The whole problem with Sola Scriptura is that it’s something satan used against Jesus in the Desert, leading to the saying, “Even the Devil quotes scripture for his own.”

The problem with Sola Scriptura is that there is no common authority from Christ, everyone can interpret the Bible for his self, which results in all these christian churches with varying beliefs and practices and rituals and morals.

Didn’t Christ make the 12 Apostles the first priests and Bishops. And remember the guy in.the chariot who was reading Scriptures of Isaiah and said to Philip, “How can I read it if I do not understand what it says.” Philip had to explain the coming of Jesus and the Baptism of the Holy Spirit to him.
We need Jesus authority through our Pope, Priests, and Bishops to speak the unified morals of Christ to us.

And: with regard to Jesus speaking of “One flock, where I may be in them, and they in Me, just as the Father is in Me, and I am in the Father.”
Is.that:
Jesus also said; “Peter, you are my Rock that I will build this church, and the powers of Hell shall not prevail against it.”

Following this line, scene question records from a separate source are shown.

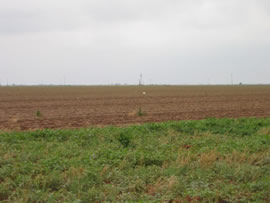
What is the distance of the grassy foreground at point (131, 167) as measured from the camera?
5.85 metres

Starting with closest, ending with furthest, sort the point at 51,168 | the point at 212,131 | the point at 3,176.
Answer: the point at 3,176
the point at 51,168
the point at 212,131

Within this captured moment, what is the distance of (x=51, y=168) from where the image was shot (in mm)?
7219

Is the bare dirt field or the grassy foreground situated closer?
the grassy foreground

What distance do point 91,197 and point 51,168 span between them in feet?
6.38

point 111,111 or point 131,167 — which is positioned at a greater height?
point 111,111

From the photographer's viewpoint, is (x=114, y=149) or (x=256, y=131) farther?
(x=256, y=131)

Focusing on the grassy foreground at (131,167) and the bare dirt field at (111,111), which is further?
the bare dirt field at (111,111)

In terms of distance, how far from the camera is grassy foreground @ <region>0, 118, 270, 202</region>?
585 cm

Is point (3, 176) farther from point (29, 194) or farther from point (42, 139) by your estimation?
point (42, 139)

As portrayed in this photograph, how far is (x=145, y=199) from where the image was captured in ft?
18.6

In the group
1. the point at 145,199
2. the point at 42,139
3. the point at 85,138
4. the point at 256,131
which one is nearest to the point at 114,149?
the point at 85,138

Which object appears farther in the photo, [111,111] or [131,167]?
[111,111]

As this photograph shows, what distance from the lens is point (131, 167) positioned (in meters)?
7.64

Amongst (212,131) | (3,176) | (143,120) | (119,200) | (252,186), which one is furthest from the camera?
(143,120)
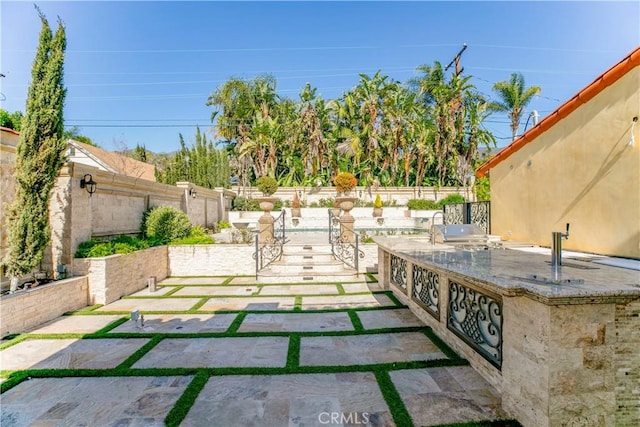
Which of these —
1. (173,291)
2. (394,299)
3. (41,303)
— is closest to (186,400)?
(41,303)

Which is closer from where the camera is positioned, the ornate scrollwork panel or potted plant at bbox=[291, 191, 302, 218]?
the ornate scrollwork panel

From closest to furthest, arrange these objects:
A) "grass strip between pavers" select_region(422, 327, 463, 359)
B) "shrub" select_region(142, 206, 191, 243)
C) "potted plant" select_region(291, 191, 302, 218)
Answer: "grass strip between pavers" select_region(422, 327, 463, 359) → "shrub" select_region(142, 206, 191, 243) → "potted plant" select_region(291, 191, 302, 218)

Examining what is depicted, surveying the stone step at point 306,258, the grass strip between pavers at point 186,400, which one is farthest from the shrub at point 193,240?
the grass strip between pavers at point 186,400

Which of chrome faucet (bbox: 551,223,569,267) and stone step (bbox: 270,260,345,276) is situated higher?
chrome faucet (bbox: 551,223,569,267)

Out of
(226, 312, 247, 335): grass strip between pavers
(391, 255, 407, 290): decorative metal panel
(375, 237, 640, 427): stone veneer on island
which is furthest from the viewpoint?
(391, 255, 407, 290): decorative metal panel

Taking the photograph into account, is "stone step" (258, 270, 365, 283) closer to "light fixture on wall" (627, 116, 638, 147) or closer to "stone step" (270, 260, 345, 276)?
"stone step" (270, 260, 345, 276)

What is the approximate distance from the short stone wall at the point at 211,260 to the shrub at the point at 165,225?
72 cm

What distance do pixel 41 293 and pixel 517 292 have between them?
25.2 ft

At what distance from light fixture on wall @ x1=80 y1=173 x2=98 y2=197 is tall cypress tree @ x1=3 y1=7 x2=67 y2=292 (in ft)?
3.03

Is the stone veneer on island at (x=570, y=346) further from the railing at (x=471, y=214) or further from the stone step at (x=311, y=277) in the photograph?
the railing at (x=471, y=214)

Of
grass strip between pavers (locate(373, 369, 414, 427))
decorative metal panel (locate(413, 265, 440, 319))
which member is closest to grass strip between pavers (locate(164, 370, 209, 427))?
grass strip between pavers (locate(373, 369, 414, 427))

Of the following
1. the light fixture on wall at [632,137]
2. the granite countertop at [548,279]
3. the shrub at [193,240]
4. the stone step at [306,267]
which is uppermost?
the light fixture on wall at [632,137]

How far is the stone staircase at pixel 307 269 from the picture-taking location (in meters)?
9.12

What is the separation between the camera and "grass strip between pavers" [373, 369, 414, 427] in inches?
116
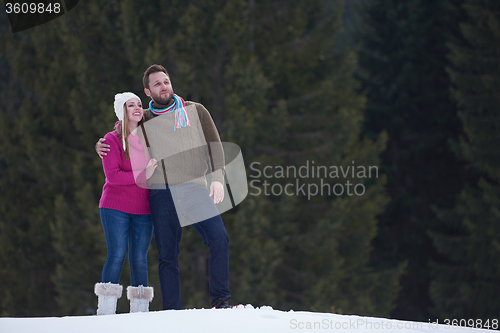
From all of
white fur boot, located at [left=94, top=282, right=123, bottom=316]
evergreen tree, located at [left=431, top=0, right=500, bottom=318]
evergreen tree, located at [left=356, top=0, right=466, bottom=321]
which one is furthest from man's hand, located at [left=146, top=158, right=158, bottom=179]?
evergreen tree, located at [left=356, top=0, right=466, bottom=321]

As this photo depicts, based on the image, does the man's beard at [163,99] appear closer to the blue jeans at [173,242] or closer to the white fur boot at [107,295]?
the blue jeans at [173,242]

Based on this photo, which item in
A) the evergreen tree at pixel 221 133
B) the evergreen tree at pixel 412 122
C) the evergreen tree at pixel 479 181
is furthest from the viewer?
the evergreen tree at pixel 412 122

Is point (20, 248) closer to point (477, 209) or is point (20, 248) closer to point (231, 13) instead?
point (231, 13)

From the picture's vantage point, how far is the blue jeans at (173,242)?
12.3 feet

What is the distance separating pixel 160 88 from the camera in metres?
3.80

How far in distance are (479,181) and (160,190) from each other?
13.9 m

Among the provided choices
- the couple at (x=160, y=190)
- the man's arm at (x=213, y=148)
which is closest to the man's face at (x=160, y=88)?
the couple at (x=160, y=190)

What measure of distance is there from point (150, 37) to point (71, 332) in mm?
9440

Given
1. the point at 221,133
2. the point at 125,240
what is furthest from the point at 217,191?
the point at 221,133

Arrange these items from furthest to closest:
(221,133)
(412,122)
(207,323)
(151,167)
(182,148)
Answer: (412,122) < (221,133) < (182,148) < (151,167) < (207,323)

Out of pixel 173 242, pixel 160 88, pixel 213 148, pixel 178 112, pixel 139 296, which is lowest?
pixel 139 296

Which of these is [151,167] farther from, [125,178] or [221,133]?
[221,133]

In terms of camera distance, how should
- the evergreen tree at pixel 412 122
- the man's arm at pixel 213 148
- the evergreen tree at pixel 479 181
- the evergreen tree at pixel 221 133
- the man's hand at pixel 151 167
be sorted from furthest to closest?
the evergreen tree at pixel 412 122 < the evergreen tree at pixel 479 181 < the evergreen tree at pixel 221 133 < the man's arm at pixel 213 148 < the man's hand at pixel 151 167

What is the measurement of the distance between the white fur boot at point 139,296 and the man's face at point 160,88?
3.93 ft
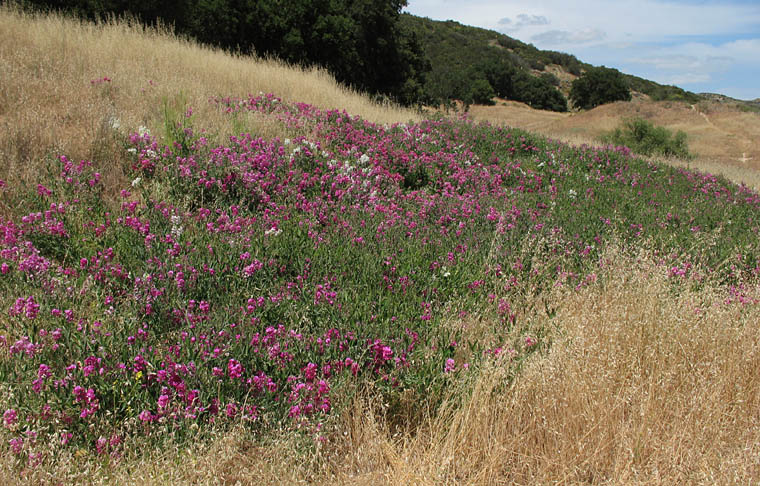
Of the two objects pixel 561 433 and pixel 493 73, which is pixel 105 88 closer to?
Result: pixel 561 433

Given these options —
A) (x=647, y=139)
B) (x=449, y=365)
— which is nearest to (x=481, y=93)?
(x=647, y=139)

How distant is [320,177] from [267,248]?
2073 millimetres

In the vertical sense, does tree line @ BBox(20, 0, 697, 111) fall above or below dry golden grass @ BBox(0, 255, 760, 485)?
above

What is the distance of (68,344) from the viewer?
115 inches

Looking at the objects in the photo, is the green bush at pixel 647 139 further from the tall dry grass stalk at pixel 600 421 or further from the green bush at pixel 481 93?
the tall dry grass stalk at pixel 600 421

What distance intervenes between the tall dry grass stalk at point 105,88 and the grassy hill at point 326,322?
0.22ft

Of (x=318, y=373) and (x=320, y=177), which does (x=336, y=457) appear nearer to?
(x=318, y=373)

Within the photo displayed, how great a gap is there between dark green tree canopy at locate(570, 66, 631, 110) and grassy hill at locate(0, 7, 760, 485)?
4647 centimetres

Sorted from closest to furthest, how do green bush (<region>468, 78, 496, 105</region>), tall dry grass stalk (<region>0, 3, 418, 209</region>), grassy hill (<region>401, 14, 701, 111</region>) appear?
tall dry grass stalk (<region>0, 3, 418, 209</region>)
grassy hill (<region>401, 14, 701, 111</region>)
green bush (<region>468, 78, 496, 105</region>)

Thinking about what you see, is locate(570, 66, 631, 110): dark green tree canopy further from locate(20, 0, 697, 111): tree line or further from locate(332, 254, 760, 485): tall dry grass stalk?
locate(332, 254, 760, 485): tall dry grass stalk

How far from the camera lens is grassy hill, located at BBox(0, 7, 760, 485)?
2.66 metres

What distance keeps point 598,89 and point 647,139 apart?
2940 cm

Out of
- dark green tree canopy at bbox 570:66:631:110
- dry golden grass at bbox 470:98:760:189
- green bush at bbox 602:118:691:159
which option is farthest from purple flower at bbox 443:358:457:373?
dark green tree canopy at bbox 570:66:631:110

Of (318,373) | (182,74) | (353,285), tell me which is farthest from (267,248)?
(182,74)
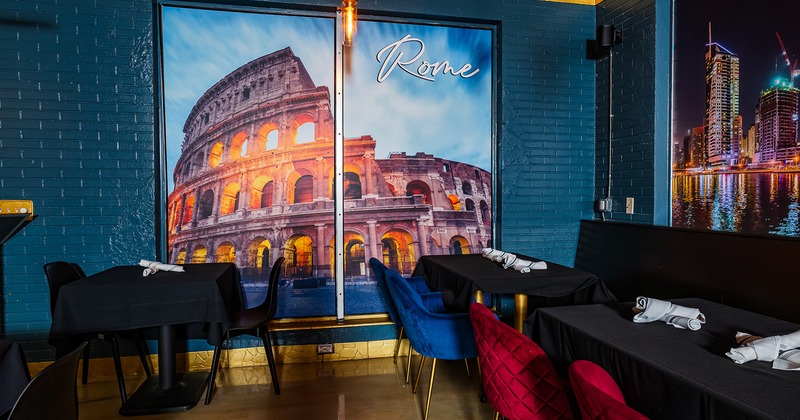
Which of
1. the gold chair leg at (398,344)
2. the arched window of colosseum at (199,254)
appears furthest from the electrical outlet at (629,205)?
the arched window of colosseum at (199,254)

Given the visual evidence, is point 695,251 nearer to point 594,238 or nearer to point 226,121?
point 594,238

Also: Jesus predicted the split of the church, “Wolves will come in sheep’s clothing and attack the shepherds, so that the flocks will scatter.”

Another problem with Sola Scriptura according to Scott Hahn is the parable of a guy looking for inspiration from the Bible,
He opens it randomly twice and gets these two lines:

“And he went and hanged himself.”

“Go and do likewise.”

Not really the point.

Fill in the blank with whatever Catholic practice or belief some Protestant has challenged you with that’s not found explicitly in the Bible.

The question remains: is the paradigm–“The Bible doesn’t mention this, so you’re certainly free to do it!” or “The Bible doesn’t mention this, so it’s forbidden for you to do this!”.

They need to pick one and apply it consistently–to their own practices/beliefs as well as Catholic practices/beliefs.

Sola Scriptura does not mean “me and a Bible under a tree”, but does take into account history, councils, etc. Where any of those contradict scripture then scripture wins. That is Sola Scriptura. God bless. I think there is a big misunderstanding.

So still not sure what your pastor’s (or your) view where the Bible is silent–is something permitted or forbidden?

For, of course, you cannot say, “Well, it’s permitted for our practices but forbidden for yours” because that would be…a double standard, no?